If you remember, back in April, scientists had detected a powerful, fast radio burst (FRB). Shortly after, scientists concluded that, for the first time, the detected FRB had originated from within our own galaxy. The question was, which particular object within our galaxy created this FRB?

The FRB in question (FRB 200428) lasted less than a second but was picked up by two different observatories. STARE2 observatory in the United States and CHIME observatory in Canada both detected the FRB. Scientists said that this particular FRB was so powerful that a typical cellphone 4G LTE receiver could have picked it up. It’s another standout aspect of this FRB, as most tend to be relatively weak. “When I looked at the data for the first time I froze and was basically paralyzed with excitement,” said Christopher Bochenek, a graduate student at Caltech who led the STARE2 discovery team.

A receiver at the STARE2 observatory

Then a stroke of luck came, and a known magnetar within our galaxy had become rather active in the same part of the sky that the FRB was detected. The magnetar also happened to be shooting out X-rays and gamma rays at the same time that scientists had detected the FRB. Both of these coincidences have now led scientists to believe that this magnetar was the source.

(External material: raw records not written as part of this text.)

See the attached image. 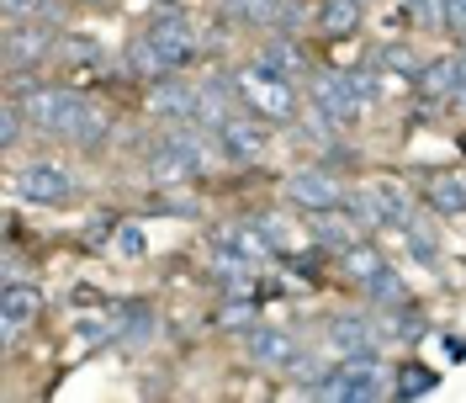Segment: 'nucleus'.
Masks as SVG:
<instances>
[{
    "instance_id": "obj_1",
    "label": "nucleus",
    "mask_w": 466,
    "mask_h": 403,
    "mask_svg": "<svg viewBox=\"0 0 466 403\" xmlns=\"http://www.w3.org/2000/svg\"><path fill=\"white\" fill-rule=\"evenodd\" d=\"M228 80H233V90H238V107H244V112L265 117V122H291V117H297V80L270 75L255 58L238 64Z\"/></svg>"
},
{
    "instance_id": "obj_2",
    "label": "nucleus",
    "mask_w": 466,
    "mask_h": 403,
    "mask_svg": "<svg viewBox=\"0 0 466 403\" xmlns=\"http://www.w3.org/2000/svg\"><path fill=\"white\" fill-rule=\"evenodd\" d=\"M16 107L27 112V122L37 133H54V139H69V128L86 112V96L64 86H43V80H16Z\"/></svg>"
},
{
    "instance_id": "obj_3",
    "label": "nucleus",
    "mask_w": 466,
    "mask_h": 403,
    "mask_svg": "<svg viewBox=\"0 0 466 403\" xmlns=\"http://www.w3.org/2000/svg\"><path fill=\"white\" fill-rule=\"evenodd\" d=\"M345 207L366 223V229H408L413 223V197L398 181H366L345 197Z\"/></svg>"
},
{
    "instance_id": "obj_4",
    "label": "nucleus",
    "mask_w": 466,
    "mask_h": 403,
    "mask_svg": "<svg viewBox=\"0 0 466 403\" xmlns=\"http://www.w3.org/2000/svg\"><path fill=\"white\" fill-rule=\"evenodd\" d=\"M75 191H80V181L58 160H27L16 170V197L32 207H64V202H75Z\"/></svg>"
},
{
    "instance_id": "obj_5",
    "label": "nucleus",
    "mask_w": 466,
    "mask_h": 403,
    "mask_svg": "<svg viewBox=\"0 0 466 403\" xmlns=\"http://www.w3.org/2000/svg\"><path fill=\"white\" fill-rule=\"evenodd\" d=\"M281 197H287V207H297V212H329V207H345L350 186L339 181L334 170H323V165H308V170H291L287 186H281Z\"/></svg>"
},
{
    "instance_id": "obj_6",
    "label": "nucleus",
    "mask_w": 466,
    "mask_h": 403,
    "mask_svg": "<svg viewBox=\"0 0 466 403\" xmlns=\"http://www.w3.org/2000/svg\"><path fill=\"white\" fill-rule=\"evenodd\" d=\"M218 149L228 154L233 165H260L265 149H270V122L255 112H233L223 128H218Z\"/></svg>"
},
{
    "instance_id": "obj_7",
    "label": "nucleus",
    "mask_w": 466,
    "mask_h": 403,
    "mask_svg": "<svg viewBox=\"0 0 466 403\" xmlns=\"http://www.w3.org/2000/svg\"><path fill=\"white\" fill-rule=\"evenodd\" d=\"M48 54H54V27H48V22L32 16V22H11V27H5V64H11L16 80H22L27 69H37Z\"/></svg>"
},
{
    "instance_id": "obj_8",
    "label": "nucleus",
    "mask_w": 466,
    "mask_h": 403,
    "mask_svg": "<svg viewBox=\"0 0 466 403\" xmlns=\"http://www.w3.org/2000/svg\"><path fill=\"white\" fill-rule=\"evenodd\" d=\"M148 37H154V48H159V54L170 58V69H186V64H197V58H202V37H197V27H191L180 11L154 16Z\"/></svg>"
},
{
    "instance_id": "obj_9",
    "label": "nucleus",
    "mask_w": 466,
    "mask_h": 403,
    "mask_svg": "<svg viewBox=\"0 0 466 403\" xmlns=\"http://www.w3.org/2000/svg\"><path fill=\"white\" fill-rule=\"evenodd\" d=\"M148 112L159 122H202V90L186 86L180 75H165L148 86Z\"/></svg>"
},
{
    "instance_id": "obj_10",
    "label": "nucleus",
    "mask_w": 466,
    "mask_h": 403,
    "mask_svg": "<svg viewBox=\"0 0 466 403\" xmlns=\"http://www.w3.org/2000/svg\"><path fill=\"white\" fill-rule=\"evenodd\" d=\"M244 350H249V361L265 367V372H291L297 367V335L291 329H276V324H255L244 335Z\"/></svg>"
},
{
    "instance_id": "obj_11",
    "label": "nucleus",
    "mask_w": 466,
    "mask_h": 403,
    "mask_svg": "<svg viewBox=\"0 0 466 403\" xmlns=\"http://www.w3.org/2000/svg\"><path fill=\"white\" fill-rule=\"evenodd\" d=\"M308 101H313V112H323L329 122H355V96H350V80L345 75H334V69H313L308 75Z\"/></svg>"
},
{
    "instance_id": "obj_12",
    "label": "nucleus",
    "mask_w": 466,
    "mask_h": 403,
    "mask_svg": "<svg viewBox=\"0 0 466 403\" xmlns=\"http://www.w3.org/2000/svg\"><path fill=\"white\" fill-rule=\"evenodd\" d=\"M37 318H43V287H32V282H5V287H0V324H5V340L27 335Z\"/></svg>"
},
{
    "instance_id": "obj_13",
    "label": "nucleus",
    "mask_w": 466,
    "mask_h": 403,
    "mask_svg": "<svg viewBox=\"0 0 466 403\" xmlns=\"http://www.w3.org/2000/svg\"><path fill=\"white\" fill-rule=\"evenodd\" d=\"M329 350L334 356H350V350H377L381 346V308L377 314H339L329 318Z\"/></svg>"
},
{
    "instance_id": "obj_14",
    "label": "nucleus",
    "mask_w": 466,
    "mask_h": 403,
    "mask_svg": "<svg viewBox=\"0 0 466 403\" xmlns=\"http://www.w3.org/2000/svg\"><path fill=\"white\" fill-rule=\"evenodd\" d=\"M419 197H424V207H435L440 218H466V175H461V170L424 175Z\"/></svg>"
},
{
    "instance_id": "obj_15",
    "label": "nucleus",
    "mask_w": 466,
    "mask_h": 403,
    "mask_svg": "<svg viewBox=\"0 0 466 403\" xmlns=\"http://www.w3.org/2000/svg\"><path fill=\"white\" fill-rule=\"evenodd\" d=\"M255 64H260V69H270V75H281V80H302V75H313V69H308V54L291 43L287 32L265 37L260 54H255Z\"/></svg>"
},
{
    "instance_id": "obj_16",
    "label": "nucleus",
    "mask_w": 466,
    "mask_h": 403,
    "mask_svg": "<svg viewBox=\"0 0 466 403\" xmlns=\"http://www.w3.org/2000/svg\"><path fill=\"white\" fill-rule=\"evenodd\" d=\"M218 244H228L233 255H244L249 265H270V260L281 255L270 239H265V229L249 218V223H228V229H218Z\"/></svg>"
},
{
    "instance_id": "obj_17",
    "label": "nucleus",
    "mask_w": 466,
    "mask_h": 403,
    "mask_svg": "<svg viewBox=\"0 0 466 403\" xmlns=\"http://www.w3.org/2000/svg\"><path fill=\"white\" fill-rule=\"evenodd\" d=\"M360 229H366V223H360V218H350L345 207L313 212V239H319L323 250H334V255H339V250H350V244L360 239Z\"/></svg>"
},
{
    "instance_id": "obj_18",
    "label": "nucleus",
    "mask_w": 466,
    "mask_h": 403,
    "mask_svg": "<svg viewBox=\"0 0 466 403\" xmlns=\"http://www.w3.org/2000/svg\"><path fill=\"white\" fill-rule=\"evenodd\" d=\"M148 175L165 186V181H191V175H202V165H197V160H191L180 144H170V139H165V144L154 149V160H148Z\"/></svg>"
},
{
    "instance_id": "obj_19",
    "label": "nucleus",
    "mask_w": 466,
    "mask_h": 403,
    "mask_svg": "<svg viewBox=\"0 0 466 403\" xmlns=\"http://www.w3.org/2000/svg\"><path fill=\"white\" fill-rule=\"evenodd\" d=\"M381 265H387V260H381V244H377V239H355L350 250H339V271H345L350 282H371Z\"/></svg>"
},
{
    "instance_id": "obj_20",
    "label": "nucleus",
    "mask_w": 466,
    "mask_h": 403,
    "mask_svg": "<svg viewBox=\"0 0 466 403\" xmlns=\"http://www.w3.org/2000/svg\"><path fill=\"white\" fill-rule=\"evenodd\" d=\"M435 388H440V372L424 367V361L392 367V398H424V393H435Z\"/></svg>"
},
{
    "instance_id": "obj_21",
    "label": "nucleus",
    "mask_w": 466,
    "mask_h": 403,
    "mask_svg": "<svg viewBox=\"0 0 466 403\" xmlns=\"http://www.w3.org/2000/svg\"><path fill=\"white\" fill-rule=\"evenodd\" d=\"M127 64H133V75H138V80H148V86H154V80H165V75H175L170 69V58L159 54V48H154V37H133V48H127Z\"/></svg>"
},
{
    "instance_id": "obj_22",
    "label": "nucleus",
    "mask_w": 466,
    "mask_h": 403,
    "mask_svg": "<svg viewBox=\"0 0 466 403\" xmlns=\"http://www.w3.org/2000/svg\"><path fill=\"white\" fill-rule=\"evenodd\" d=\"M313 27L329 32V37H345V32L360 27V0H323L319 16H313Z\"/></svg>"
},
{
    "instance_id": "obj_23",
    "label": "nucleus",
    "mask_w": 466,
    "mask_h": 403,
    "mask_svg": "<svg viewBox=\"0 0 466 403\" xmlns=\"http://www.w3.org/2000/svg\"><path fill=\"white\" fill-rule=\"evenodd\" d=\"M360 292H366V303L381 308V314H387V308H398V303H408V287H403V276H398L392 265H381L371 282H360Z\"/></svg>"
},
{
    "instance_id": "obj_24",
    "label": "nucleus",
    "mask_w": 466,
    "mask_h": 403,
    "mask_svg": "<svg viewBox=\"0 0 466 403\" xmlns=\"http://www.w3.org/2000/svg\"><path fill=\"white\" fill-rule=\"evenodd\" d=\"M212 324H218L223 335H249V329L260 324V308L249 303V292H238V297H228V303L212 314Z\"/></svg>"
},
{
    "instance_id": "obj_25",
    "label": "nucleus",
    "mask_w": 466,
    "mask_h": 403,
    "mask_svg": "<svg viewBox=\"0 0 466 403\" xmlns=\"http://www.w3.org/2000/svg\"><path fill=\"white\" fill-rule=\"evenodd\" d=\"M387 314H392V324H381V340H403V346H413V340L430 335V324H424V314H413V303H398V308H387Z\"/></svg>"
},
{
    "instance_id": "obj_26",
    "label": "nucleus",
    "mask_w": 466,
    "mask_h": 403,
    "mask_svg": "<svg viewBox=\"0 0 466 403\" xmlns=\"http://www.w3.org/2000/svg\"><path fill=\"white\" fill-rule=\"evenodd\" d=\"M255 223L265 229V239H270V244H276L281 255H287V250H302V244H308V233L297 229V218H287V212H260Z\"/></svg>"
},
{
    "instance_id": "obj_27",
    "label": "nucleus",
    "mask_w": 466,
    "mask_h": 403,
    "mask_svg": "<svg viewBox=\"0 0 466 403\" xmlns=\"http://www.w3.org/2000/svg\"><path fill=\"white\" fill-rule=\"evenodd\" d=\"M381 64H371V69H345V80H350V96H355V112L366 117L371 107H377V96H381V75H377Z\"/></svg>"
},
{
    "instance_id": "obj_28",
    "label": "nucleus",
    "mask_w": 466,
    "mask_h": 403,
    "mask_svg": "<svg viewBox=\"0 0 466 403\" xmlns=\"http://www.w3.org/2000/svg\"><path fill=\"white\" fill-rule=\"evenodd\" d=\"M377 64H381V69H398V75H403V80H413V86H419V75H424V58L413 54L408 43H387V48L377 54Z\"/></svg>"
},
{
    "instance_id": "obj_29",
    "label": "nucleus",
    "mask_w": 466,
    "mask_h": 403,
    "mask_svg": "<svg viewBox=\"0 0 466 403\" xmlns=\"http://www.w3.org/2000/svg\"><path fill=\"white\" fill-rule=\"evenodd\" d=\"M408 11L424 32H445V0H408Z\"/></svg>"
},
{
    "instance_id": "obj_30",
    "label": "nucleus",
    "mask_w": 466,
    "mask_h": 403,
    "mask_svg": "<svg viewBox=\"0 0 466 403\" xmlns=\"http://www.w3.org/2000/svg\"><path fill=\"white\" fill-rule=\"evenodd\" d=\"M0 11H5V27H11V22H32V16H48V11H54V0H0Z\"/></svg>"
},
{
    "instance_id": "obj_31",
    "label": "nucleus",
    "mask_w": 466,
    "mask_h": 403,
    "mask_svg": "<svg viewBox=\"0 0 466 403\" xmlns=\"http://www.w3.org/2000/svg\"><path fill=\"white\" fill-rule=\"evenodd\" d=\"M403 233H408V250H413V255L424 260V265H435V260H440V244H435V239H430V233L419 229V223H408Z\"/></svg>"
},
{
    "instance_id": "obj_32",
    "label": "nucleus",
    "mask_w": 466,
    "mask_h": 403,
    "mask_svg": "<svg viewBox=\"0 0 466 403\" xmlns=\"http://www.w3.org/2000/svg\"><path fill=\"white\" fill-rule=\"evenodd\" d=\"M116 255L122 260L144 255V229H138V223H122V229H116Z\"/></svg>"
},
{
    "instance_id": "obj_33",
    "label": "nucleus",
    "mask_w": 466,
    "mask_h": 403,
    "mask_svg": "<svg viewBox=\"0 0 466 403\" xmlns=\"http://www.w3.org/2000/svg\"><path fill=\"white\" fill-rule=\"evenodd\" d=\"M22 122H27V112L22 107H5V117H0V144L16 149V139H22Z\"/></svg>"
},
{
    "instance_id": "obj_34",
    "label": "nucleus",
    "mask_w": 466,
    "mask_h": 403,
    "mask_svg": "<svg viewBox=\"0 0 466 403\" xmlns=\"http://www.w3.org/2000/svg\"><path fill=\"white\" fill-rule=\"evenodd\" d=\"M64 54H69V58H86V64H96V58H101V48H96L90 37H64Z\"/></svg>"
},
{
    "instance_id": "obj_35",
    "label": "nucleus",
    "mask_w": 466,
    "mask_h": 403,
    "mask_svg": "<svg viewBox=\"0 0 466 403\" xmlns=\"http://www.w3.org/2000/svg\"><path fill=\"white\" fill-rule=\"evenodd\" d=\"M445 32L466 37V0H445Z\"/></svg>"
},
{
    "instance_id": "obj_36",
    "label": "nucleus",
    "mask_w": 466,
    "mask_h": 403,
    "mask_svg": "<svg viewBox=\"0 0 466 403\" xmlns=\"http://www.w3.org/2000/svg\"><path fill=\"white\" fill-rule=\"evenodd\" d=\"M90 5H116V0H90Z\"/></svg>"
}]
</instances>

A magnetar is a type of neutron star with an extremely powerful magnetic field. The decay of that powerful magnetic field sometimes causes the emission of X-rays and gamma-rays. These are what scientists happened to detect from the magnetar thought to have caused the FRB.

Scientists are now keeping a close eye on this magnetar within our solar system. However, the magnetar is only suspected of being the source of the previously detected FRB; it is far from confirmed. In fact, scientists observing the magnetar have stated that it has had other X-ray and gamma-ray bursts without a coinciding FRB.